September 2, 2010
Money Basics: How to Begin Investing
For some, investing may seem complicated and downright confusing. But, when it comes to building wealth, investing in stocks, bonds and other funds help you reach savings goals and ensure you have money for your retirement or for loved ones in case something happens to you.
John Gannon, senior vice president of The Financial Industry Regulatory Authority(FINRA)‘s Office of Education, offers these steps to begin your journey in investing:
Determine your goals for investing. Why are you investing? Do you want to save for retirement or to pay for college education for your kids? That’s very important to know because that will determine what investments will fit your time objectives. The longer time you have, the more options are open to you.
Understand your risk tolerance. How comfortable are you with the potential of losing money in the stock market? Some people can be comfortable with this while others would be very uncomfortable.

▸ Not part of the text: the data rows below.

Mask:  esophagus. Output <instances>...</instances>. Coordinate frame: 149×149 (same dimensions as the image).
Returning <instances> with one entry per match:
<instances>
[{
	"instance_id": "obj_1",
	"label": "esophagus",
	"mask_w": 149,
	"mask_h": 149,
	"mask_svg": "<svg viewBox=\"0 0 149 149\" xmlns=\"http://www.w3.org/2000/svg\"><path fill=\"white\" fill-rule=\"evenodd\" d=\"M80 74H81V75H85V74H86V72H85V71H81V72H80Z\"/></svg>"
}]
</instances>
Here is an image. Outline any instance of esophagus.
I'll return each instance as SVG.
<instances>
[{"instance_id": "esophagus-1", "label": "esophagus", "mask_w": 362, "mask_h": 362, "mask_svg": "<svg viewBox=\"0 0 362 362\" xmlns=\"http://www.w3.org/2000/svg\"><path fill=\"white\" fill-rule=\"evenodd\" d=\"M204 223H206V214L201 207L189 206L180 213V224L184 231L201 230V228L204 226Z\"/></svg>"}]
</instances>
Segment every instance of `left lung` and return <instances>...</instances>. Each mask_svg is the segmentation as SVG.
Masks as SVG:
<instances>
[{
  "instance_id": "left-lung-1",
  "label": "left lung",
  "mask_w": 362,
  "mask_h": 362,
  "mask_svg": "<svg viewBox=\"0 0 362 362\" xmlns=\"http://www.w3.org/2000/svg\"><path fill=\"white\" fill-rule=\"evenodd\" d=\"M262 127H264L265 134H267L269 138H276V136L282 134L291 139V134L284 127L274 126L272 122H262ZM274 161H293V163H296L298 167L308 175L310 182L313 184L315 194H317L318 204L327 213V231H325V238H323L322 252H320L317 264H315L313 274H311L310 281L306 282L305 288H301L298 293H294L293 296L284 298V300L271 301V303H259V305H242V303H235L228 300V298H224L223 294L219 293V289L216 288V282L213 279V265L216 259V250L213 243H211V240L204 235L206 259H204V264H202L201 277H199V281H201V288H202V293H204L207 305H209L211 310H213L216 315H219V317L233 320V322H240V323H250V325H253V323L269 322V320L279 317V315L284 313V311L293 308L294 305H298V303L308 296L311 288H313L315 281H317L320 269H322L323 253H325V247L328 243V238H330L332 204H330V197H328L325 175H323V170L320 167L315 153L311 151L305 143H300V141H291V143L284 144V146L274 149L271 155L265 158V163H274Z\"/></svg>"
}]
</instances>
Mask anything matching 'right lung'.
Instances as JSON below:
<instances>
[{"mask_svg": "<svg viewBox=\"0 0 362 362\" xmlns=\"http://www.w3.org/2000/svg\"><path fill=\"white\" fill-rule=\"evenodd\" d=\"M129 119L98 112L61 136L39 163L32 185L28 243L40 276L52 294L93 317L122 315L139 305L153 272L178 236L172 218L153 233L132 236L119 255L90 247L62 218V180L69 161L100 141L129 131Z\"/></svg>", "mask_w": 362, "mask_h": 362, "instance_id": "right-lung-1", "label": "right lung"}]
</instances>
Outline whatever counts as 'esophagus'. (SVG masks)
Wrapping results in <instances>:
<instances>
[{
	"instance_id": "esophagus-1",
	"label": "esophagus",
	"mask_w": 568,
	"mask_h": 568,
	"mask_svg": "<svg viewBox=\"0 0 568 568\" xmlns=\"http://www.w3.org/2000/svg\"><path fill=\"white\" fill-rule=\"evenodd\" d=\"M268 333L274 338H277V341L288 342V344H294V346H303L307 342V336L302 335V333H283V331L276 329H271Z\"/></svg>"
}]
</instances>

If you have a high risk tolerance, and you’re saving for retirement, for example, you might invest in riskier stocks such as growth stocks. If you’re close to age of retirement or saving for child’s college education, you might be more conservative with your investments.
Determine how much money you have to invest. Think about what your savings are, or the money you have left after all expenses are paid. (When you look at your savings, a certain amount should be set aside for emergencies.) Then, think about what other goals you have for those savings, such as retirement.
Determine what types of funds, or investments are best to meet your goals. Would it make more sense to invest directly in …
Stocks: Shares of the ownership of a company
Bonds: A debt security in which the authorized issuer owes the bond holders and principal is repaid at a later date
Other securities: These can vary from type to issuer.
Pooled investments handled by a professional funds manager: such as a mutual fund, or exchange traded fund (ETF), an investment fund traded on stock exchanges which holds assets such as stocks, commodities, or bonds, and track an index, such as the S&P 500 or MSCI EAFE. With these types of funds you get diversification across several different stocks immediately with a single purchase.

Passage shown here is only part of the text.